"Señoras y señores, esto es lo más terrorífico que nunca he presenciado..." afirmó el periodista Carl Philips. Sí, los marcianos hacían pie en la Tierra y la radio transmitía en directo la invasión. La historia es conocida: fue una adaptación que Orson Welles hizo de "La guerra de los mundos" y los oyentes se creyeron el cuento. Tanto que se produjeron pánico, suicidios, abortos e infartos en Nueva York y su área de influencia.
La semana que viene (el 30) se cumplirán 75 años de aquella histórica emisión de la CBS, carne de decenas de miles de tesis acerca de la influencia de los medios de comunicación sobre el comportamiento de las masas. Vale subrayar que detrás de toda esa historia hay una novela, muy buena por cierto. Por eso dejemos a Orson Welles para meternos en la obra de H.G. (Herbert George) Wells. Él fue, a fin de cuentas, quien imaginó por primera vez el aterrizaje de los letales marcianos.
Imaginó muchas cosas Wells. Muchísimas, como Julio Verne. Y todas y cada una de esas ideas locas se inmortalizaron en el papel por medio de una producción extraordinaria.
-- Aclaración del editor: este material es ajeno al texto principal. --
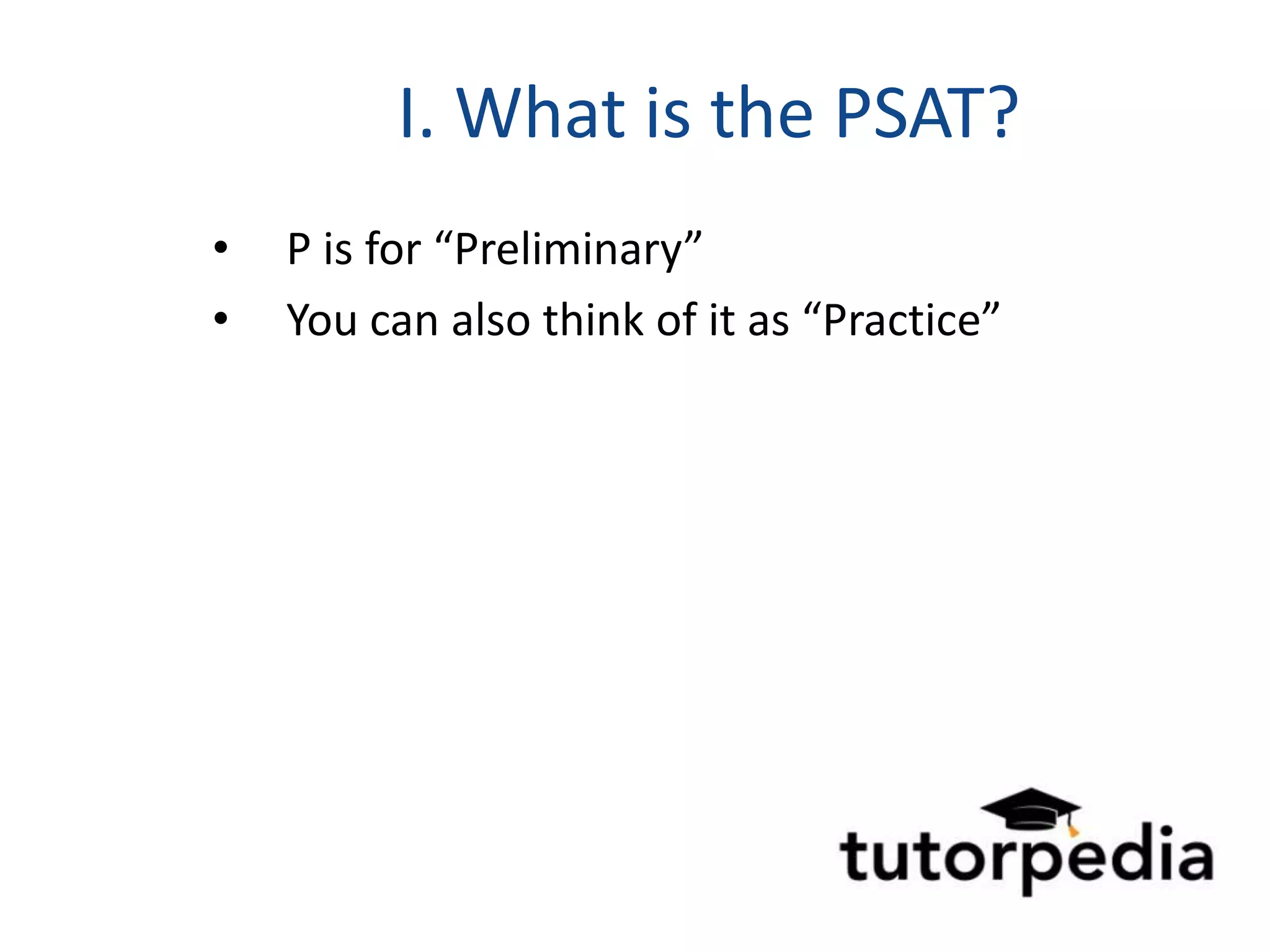 I. What is the PSAT?

• P is for “Preliminary”
• You can also think of it as “Practice”

tutorpedia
Wells fue un escritor incesante, abrumador, de ritmo endemoniado. Vivió 79 años (1866-1946) y dejó una obra equivalente a varias décadas más. Más de 50 novelas y una treintena de colecciones de cuentos en el rubro ficción. Un sinfín de libros de historia, ensayos y artículos sobre los más diversos temas.
Wells era un pacifista, un humanista interesado por la vida en los márgenes. Es cierto que sus novelas costumbristas no alcanzaron el éxito de sus repetidas e imprescindibles incursiones en la ciencia ficción. Pero cuando abordó el género fantástico lo hizo con un ojo en la aventura y el otro en la denuncia. Es fácil seguir las huellas del imperialismo en "La guerra de los mundos", "La máquina del tiempo" o "Los primeros hombres en la Luna".
Un tópico en la obra de Wells es la ética de la ciencia, la responsabilidad que le cabe al científico, los límites y los riesgos de la experimentación. Advierte lo que puede ocurrir cuando todo se desmadra. A veces con humor ("El alimento de los dioses"), a veces desde el terror ("La isla del doctor Moreau"). O, simplemente, desde la locura ("El hombre invisible").
Durante años Wells rankeó muy bien en las apuestas del Nobel. Nunca recibió el premio. No es necesario acudir a la academia sueca por una explicación porque él mismo lo tenía muy claro. "Yo hago honradamente lo que puedo por evitar repeticiones en mi prosa y cosas así -explicó-. Pero, quitando un pasaje de altura, no veo el interés de escribir por la belleza del lenguaje sin más".
A Wells le interesaba contar sus historias sin plantearse rodeos. Rápido, al hueso. Tenía mucho que decir y el cine se lo agradeció. Las adaptaciones de sus novelas repiquetean en la pantalla desde principios del siglo XX y no hay signos de que vayan a detenerse.
El enorme James Whale rodó en 1936 "El hombre invisible". El rol protagónico fue para Claude Rains, identificado para siempre con el personaje. Pero la joya insuperable que le aportó el universo Wells al cine es "La isla de las almas perdidas" (1932). Charles Laughton está sencillamente extraordinario como el doctor Moreau, amo y señor de una isla habitada por toda clase de seres monstruosos. Kathleen Burke hace de Lota, la mujer pantera, y Bela Lugosi es el Recitador de la Ley. Dirigió Erle Kenton y cuenta la leyenda que a Wells no le gustó la película. Y que lo hizo saber.
En la década del 30 Wells se animó a sentarse en la silla del guionista y adaptó para la London Film Productions su novela "La forma de las cosas que vendrán". El filme se llamó "Lo que vendrá", fue dirigido por Cameron Menzies y -más allá de sus discutibles elementos formales- constituyó un poderoso alegato antibelicista. Mucho caso no le hicieron a Wells, porque poco después la guerra consumió al mundo y dejó 40 millones de muertos. En "Lo que vendrá" Wells expuso con trazo grueso su ideal: un futuro sin tensiones sociales, en el que la humanidad es capaz de convivir en plena armonía.
En ese sentido la obra de Wells está plagada de advertencias. Sus monstruos son didácticos porque se explican, hasta se justifican. Toman al lector de los hombros y lo previenen sobre males mayores. Son libros veloces, sorprendentes, frescos y absolutamente originales. La imaginación es bella en sí misma cuando se le da el hilo suficiente como para matar minotauros y retornar al punto de partida.